Update the lines below, starting with the line that contains "Assessed visually, is" and going on through the end, by replacing "Out of" with "From among" and leaving everything else unchanged.

□ □ □

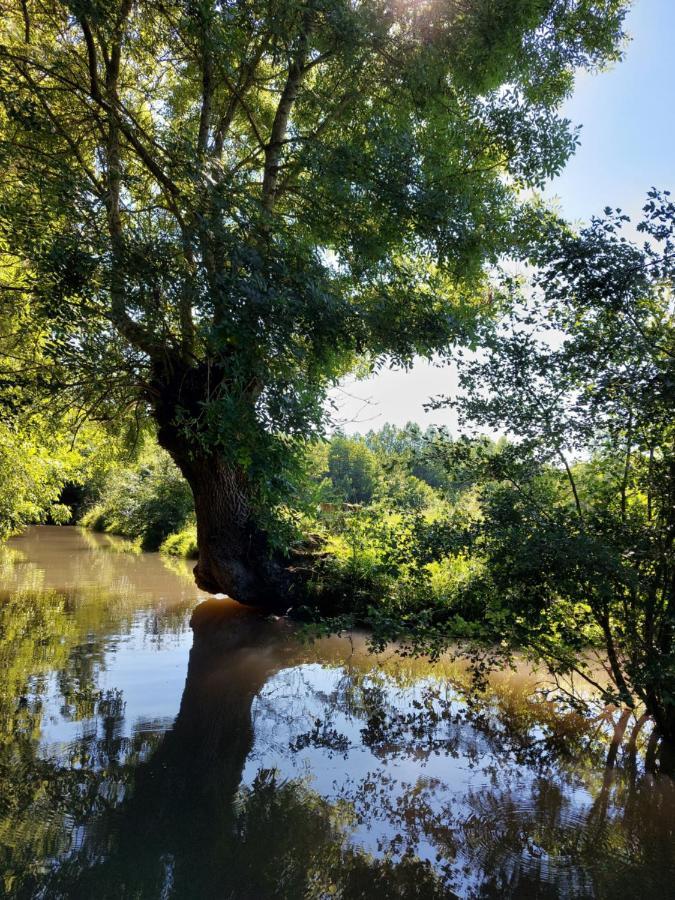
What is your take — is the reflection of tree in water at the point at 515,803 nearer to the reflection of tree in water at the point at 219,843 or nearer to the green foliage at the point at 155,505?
the reflection of tree in water at the point at 219,843

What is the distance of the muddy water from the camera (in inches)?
135

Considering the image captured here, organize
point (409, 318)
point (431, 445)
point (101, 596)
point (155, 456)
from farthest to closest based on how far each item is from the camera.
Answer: point (155, 456), point (101, 596), point (409, 318), point (431, 445)

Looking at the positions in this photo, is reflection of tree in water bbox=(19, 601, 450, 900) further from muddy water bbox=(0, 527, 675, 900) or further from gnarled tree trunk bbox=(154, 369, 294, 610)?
gnarled tree trunk bbox=(154, 369, 294, 610)

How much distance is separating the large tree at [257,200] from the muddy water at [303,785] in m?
2.35

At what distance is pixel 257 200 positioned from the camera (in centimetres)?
570

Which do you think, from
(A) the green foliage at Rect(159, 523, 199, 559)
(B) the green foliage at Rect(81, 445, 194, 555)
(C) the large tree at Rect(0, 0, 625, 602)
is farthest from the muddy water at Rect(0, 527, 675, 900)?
(B) the green foliage at Rect(81, 445, 194, 555)

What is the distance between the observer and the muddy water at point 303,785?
344 centimetres

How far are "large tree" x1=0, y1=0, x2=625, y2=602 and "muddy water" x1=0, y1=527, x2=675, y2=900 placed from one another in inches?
92.7

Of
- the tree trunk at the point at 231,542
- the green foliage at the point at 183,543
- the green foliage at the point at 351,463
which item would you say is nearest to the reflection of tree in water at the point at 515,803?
the tree trunk at the point at 231,542

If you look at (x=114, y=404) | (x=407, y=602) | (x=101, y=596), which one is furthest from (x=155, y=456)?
(x=407, y=602)

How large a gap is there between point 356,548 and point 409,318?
202 inches

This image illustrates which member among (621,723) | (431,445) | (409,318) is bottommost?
(621,723)

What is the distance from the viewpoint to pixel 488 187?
766cm

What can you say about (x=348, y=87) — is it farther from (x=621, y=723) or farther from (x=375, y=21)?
(x=621, y=723)
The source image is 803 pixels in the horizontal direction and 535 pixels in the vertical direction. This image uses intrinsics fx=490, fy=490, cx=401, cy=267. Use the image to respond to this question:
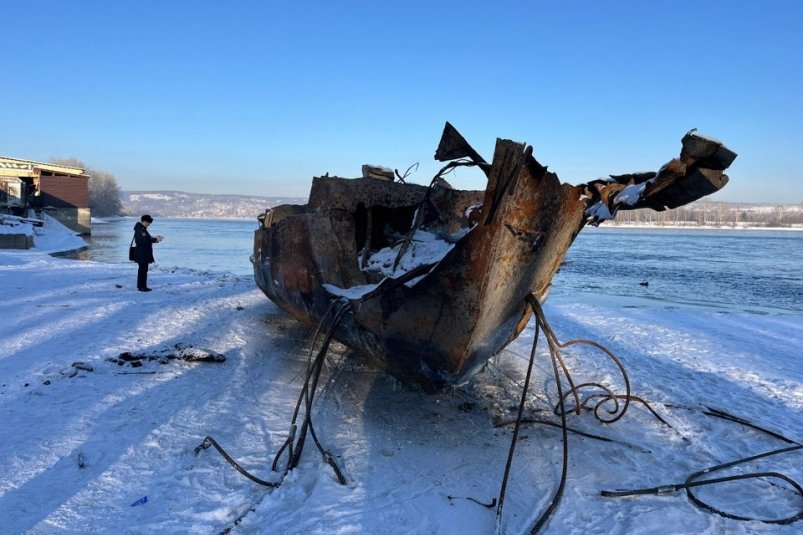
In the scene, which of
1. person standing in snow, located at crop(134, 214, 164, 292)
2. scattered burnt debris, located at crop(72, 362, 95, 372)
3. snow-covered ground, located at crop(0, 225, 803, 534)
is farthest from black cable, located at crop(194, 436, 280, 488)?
person standing in snow, located at crop(134, 214, 164, 292)

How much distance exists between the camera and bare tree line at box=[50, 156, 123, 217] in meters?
85.4

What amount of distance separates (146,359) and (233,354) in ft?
3.01

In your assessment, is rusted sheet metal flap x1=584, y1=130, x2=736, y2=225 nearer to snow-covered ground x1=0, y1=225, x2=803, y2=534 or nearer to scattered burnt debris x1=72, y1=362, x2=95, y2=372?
snow-covered ground x1=0, y1=225, x2=803, y2=534

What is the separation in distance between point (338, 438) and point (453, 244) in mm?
1762

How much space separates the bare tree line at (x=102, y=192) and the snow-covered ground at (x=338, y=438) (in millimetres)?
92288

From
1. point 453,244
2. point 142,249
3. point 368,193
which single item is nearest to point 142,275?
point 142,249

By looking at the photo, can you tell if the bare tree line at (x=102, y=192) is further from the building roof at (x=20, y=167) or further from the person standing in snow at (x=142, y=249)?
the person standing in snow at (x=142, y=249)

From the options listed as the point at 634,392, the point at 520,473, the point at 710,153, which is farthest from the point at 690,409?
the point at 710,153

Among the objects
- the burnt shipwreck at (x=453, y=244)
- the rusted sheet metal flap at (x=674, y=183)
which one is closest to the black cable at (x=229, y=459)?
the burnt shipwreck at (x=453, y=244)

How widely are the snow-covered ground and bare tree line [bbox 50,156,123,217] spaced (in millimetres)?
92288

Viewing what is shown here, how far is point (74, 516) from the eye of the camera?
2656mm

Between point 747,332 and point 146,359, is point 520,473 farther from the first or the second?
point 747,332

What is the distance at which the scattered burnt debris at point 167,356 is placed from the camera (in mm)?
5098

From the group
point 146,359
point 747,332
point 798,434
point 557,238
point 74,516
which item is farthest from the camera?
point 747,332
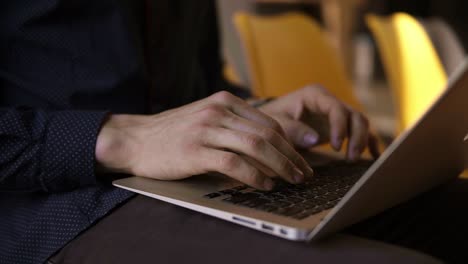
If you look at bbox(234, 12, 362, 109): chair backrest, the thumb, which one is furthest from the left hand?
bbox(234, 12, 362, 109): chair backrest

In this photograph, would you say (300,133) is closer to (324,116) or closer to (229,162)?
(324,116)

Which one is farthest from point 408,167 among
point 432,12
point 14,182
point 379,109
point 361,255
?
point 432,12

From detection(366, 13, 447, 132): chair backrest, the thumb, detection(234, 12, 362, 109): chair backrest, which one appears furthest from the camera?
detection(366, 13, 447, 132): chair backrest

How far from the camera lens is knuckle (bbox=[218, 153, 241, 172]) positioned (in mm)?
542

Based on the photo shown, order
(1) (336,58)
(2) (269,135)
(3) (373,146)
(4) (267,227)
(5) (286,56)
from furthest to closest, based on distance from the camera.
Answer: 1. (1) (336,58)
2. (5) (286,56)
3. (3) (373,146)
4. (2) (269,135)
5. (4) (267,227)

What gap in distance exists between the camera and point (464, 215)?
605mm

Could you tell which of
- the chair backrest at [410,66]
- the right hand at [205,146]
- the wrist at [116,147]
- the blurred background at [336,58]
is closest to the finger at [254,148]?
the right hand at [205,146]

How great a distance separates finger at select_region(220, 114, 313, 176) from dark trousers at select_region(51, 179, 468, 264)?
99 mm

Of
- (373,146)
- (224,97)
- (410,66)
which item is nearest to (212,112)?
(224,97)

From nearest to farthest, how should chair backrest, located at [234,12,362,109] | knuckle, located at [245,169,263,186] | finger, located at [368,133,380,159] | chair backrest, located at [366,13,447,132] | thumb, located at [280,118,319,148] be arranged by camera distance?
knuckle, located at [245,169,263,186] → thumb, located at [280,118,319,148] → finger, located at [368,133,380,159] → chair backrest, located at [234,12,362,109] → chair backrest, located at [366,13,447,132]

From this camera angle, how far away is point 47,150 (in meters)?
0.63

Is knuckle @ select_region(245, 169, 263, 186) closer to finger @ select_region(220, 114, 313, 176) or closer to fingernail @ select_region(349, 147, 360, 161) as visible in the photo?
finger @ select_region(220, 114, 313, 176)

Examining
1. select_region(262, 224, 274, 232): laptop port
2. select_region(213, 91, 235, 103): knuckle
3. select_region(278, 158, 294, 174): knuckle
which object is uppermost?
select_region(213, 91, 235, 103): knuckle

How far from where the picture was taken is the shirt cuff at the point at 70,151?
0.63 m
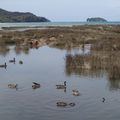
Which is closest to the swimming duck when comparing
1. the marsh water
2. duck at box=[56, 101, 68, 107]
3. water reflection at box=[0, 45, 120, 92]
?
duck at box=[56, 101, 68, 107]

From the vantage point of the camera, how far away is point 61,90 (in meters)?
37.4

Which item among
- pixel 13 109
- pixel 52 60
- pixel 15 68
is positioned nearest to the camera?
pixel 13 109

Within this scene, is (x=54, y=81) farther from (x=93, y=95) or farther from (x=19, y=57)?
(x=19, y=57)

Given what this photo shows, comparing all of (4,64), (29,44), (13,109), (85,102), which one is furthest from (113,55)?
(29,44)

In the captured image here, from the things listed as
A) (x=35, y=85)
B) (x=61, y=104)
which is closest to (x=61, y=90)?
(x=35, y=85)

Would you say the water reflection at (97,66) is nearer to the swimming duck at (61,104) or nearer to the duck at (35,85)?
the duck at (35,85)

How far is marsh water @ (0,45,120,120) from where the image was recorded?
98.4ft

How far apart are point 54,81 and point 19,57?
20910 mm

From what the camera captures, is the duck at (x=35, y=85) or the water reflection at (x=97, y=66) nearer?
the duck at (x=35, y=85)

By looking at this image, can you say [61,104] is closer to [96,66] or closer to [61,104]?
[61,104]

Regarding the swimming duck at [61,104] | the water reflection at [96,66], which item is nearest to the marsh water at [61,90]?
the water reflection at [96,66]

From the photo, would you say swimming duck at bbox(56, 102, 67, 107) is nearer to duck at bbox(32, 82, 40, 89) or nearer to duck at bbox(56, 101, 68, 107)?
duck at bbox(56, 101, 68, 107)

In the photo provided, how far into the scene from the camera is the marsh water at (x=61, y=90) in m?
30.0

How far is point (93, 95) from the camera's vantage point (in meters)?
35.4
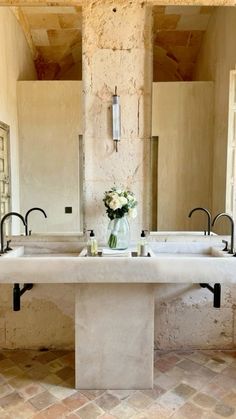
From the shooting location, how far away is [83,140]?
2324 millimetres

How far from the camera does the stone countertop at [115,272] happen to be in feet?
5.47

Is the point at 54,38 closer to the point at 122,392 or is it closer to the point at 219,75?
the point at 219,75

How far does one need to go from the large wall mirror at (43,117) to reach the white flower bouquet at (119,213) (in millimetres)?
301

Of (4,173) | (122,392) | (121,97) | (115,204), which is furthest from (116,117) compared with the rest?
(122,392)

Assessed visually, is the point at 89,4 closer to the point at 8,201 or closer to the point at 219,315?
the point at 8,201

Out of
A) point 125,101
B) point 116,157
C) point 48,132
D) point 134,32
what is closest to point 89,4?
point 134,32

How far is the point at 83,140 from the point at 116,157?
10.7 inches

□ □ □

* Correct output:
Assessed visually, is the point at 89,4 closer to the point at 8,201 or closer to the point at 219,315?
the point at 8,201

From among
A) point 125,101
B) point 116,157
C) point 48,132
D) point 134,32
what is closest to point 89,4?
point 134,32

How far is the point at 83,140 from the point at 116,157?
10.7 inches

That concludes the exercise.